Market review – end of second quarter 2013

As the second quarter of 2013 comes to an end, investors experienced a few bumps in the road.  The tectonic plates of the world economy are shifting.  The yield on the 10-year Treasury note rose as the Federal Reserve laid out a plan for the eventual reduction and end to QE3.  Though the Fed specifically pointed out that their timetable for reducing their purchases would be dependent on favorable economic data, both the stock and bond markets reacted with a great deal of hysteria.

These sudden market gyrations lead us to believe that perhaps many people were basing their assumptions of the global markets recovery on a Fed that would keep printing money endlessly, unabated growth in China, and Japan remaining mired in its decades-long slump.

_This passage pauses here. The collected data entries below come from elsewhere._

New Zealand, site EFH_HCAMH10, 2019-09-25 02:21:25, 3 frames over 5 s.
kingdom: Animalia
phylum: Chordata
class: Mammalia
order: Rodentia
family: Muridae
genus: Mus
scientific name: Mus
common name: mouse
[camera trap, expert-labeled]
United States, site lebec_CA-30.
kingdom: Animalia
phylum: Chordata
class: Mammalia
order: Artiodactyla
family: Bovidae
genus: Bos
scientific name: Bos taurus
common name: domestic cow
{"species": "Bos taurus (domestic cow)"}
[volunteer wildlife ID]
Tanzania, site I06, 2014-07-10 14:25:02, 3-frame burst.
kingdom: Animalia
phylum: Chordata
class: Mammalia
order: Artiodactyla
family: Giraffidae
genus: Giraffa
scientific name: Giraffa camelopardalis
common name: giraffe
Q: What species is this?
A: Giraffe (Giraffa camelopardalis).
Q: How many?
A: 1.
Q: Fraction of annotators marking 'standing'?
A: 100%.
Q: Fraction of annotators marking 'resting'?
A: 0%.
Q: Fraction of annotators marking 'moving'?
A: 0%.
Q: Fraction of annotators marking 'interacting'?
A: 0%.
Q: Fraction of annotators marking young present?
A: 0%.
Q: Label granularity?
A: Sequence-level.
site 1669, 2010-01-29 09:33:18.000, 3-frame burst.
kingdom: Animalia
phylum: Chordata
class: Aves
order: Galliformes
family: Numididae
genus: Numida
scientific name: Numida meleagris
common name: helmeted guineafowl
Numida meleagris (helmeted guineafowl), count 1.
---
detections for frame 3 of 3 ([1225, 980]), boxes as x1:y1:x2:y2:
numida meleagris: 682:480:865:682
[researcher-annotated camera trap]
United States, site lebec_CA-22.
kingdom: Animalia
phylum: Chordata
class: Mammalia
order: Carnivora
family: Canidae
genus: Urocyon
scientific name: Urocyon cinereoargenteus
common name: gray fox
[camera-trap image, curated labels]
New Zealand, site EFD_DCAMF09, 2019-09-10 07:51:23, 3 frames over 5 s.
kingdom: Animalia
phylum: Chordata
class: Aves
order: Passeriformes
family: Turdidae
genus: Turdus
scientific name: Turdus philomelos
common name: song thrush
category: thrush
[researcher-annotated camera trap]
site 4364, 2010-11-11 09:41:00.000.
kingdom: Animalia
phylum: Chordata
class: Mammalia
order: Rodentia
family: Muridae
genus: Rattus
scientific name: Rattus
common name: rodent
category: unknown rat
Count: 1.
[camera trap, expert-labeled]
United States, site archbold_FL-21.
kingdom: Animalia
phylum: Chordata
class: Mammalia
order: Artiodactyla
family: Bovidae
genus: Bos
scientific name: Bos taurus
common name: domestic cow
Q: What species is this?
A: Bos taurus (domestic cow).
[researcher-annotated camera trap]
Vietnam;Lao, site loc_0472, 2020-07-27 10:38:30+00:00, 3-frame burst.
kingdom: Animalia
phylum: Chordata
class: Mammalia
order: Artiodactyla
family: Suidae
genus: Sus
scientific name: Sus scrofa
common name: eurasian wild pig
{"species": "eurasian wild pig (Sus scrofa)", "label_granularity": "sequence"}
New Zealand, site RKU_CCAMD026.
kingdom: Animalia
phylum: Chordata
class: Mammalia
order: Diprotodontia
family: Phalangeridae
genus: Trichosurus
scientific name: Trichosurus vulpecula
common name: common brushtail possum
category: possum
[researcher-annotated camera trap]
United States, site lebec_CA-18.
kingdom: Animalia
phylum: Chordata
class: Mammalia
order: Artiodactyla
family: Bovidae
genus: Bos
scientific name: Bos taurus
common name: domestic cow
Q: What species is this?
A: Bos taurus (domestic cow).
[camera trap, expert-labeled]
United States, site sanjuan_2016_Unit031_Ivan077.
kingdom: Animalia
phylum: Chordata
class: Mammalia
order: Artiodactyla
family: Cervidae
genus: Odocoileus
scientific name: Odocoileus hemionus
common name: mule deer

The prospect of slower growth in China is pulling commodity prices down. Japan’s stock and bond markets have been riding a roller coaster as attitudes shift almost daily about the new government’s economic policy.  Emerging market currencies are also in decline, as evidenced by India, Poland, South Africa and Brazil now trying to prop up their currencies.  Europe, meanwhile, remains mired in its recession.

So what’s ahead for the rest of the year?

Economists at J.P. Morgan Chase have turned mildly hopeful that the U.S., Europe and much of the rest of world economy will shift into a higher gear later this year, which would provide a pleasant contrast to the midyear slumps seen in recent years.

Personally, we feel that the recent U.S. market actions are mostly overblown.  The Fed has said they will keep interest rates low for as long as possible, and will only pull back on their bond purchases when the U.S. economy shows that it’s healthy enough to stand on its own.  While economic growth coming out of the most recent recession has certainly been at a slower rate than normal recoveries, it is still growth.  We think that the Fed being able to remove itself from the equation of the U.S. recovery is a net positive, not a net negative.

Whatever comes our way, we are, as always, positioning our portfolios to participate in further market gains and to cushion any market declines.  Over the long term the trend is up.